Entries taken from a collection:
┄┄┄┄┄┄┄┄┄┄┄┄┄┄┄┄┄┄┄┄
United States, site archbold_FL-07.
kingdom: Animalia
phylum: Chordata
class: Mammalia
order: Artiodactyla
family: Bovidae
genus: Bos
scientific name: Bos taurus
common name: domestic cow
┄┄┄┄┄┄┄┄┄┄┄┄┄┄┄┄┄┄┄┄
[Your objective]: An exact copy of every record above is required.

[The completed task]:
United States, site archbold_FL-07.
kingdom: Animalia
phylum: Chordata
class: Mammalia
order: Artiodactyla
family: Bovidae
genus: Bos
scientific name: Bos taurus
common name: domestic cow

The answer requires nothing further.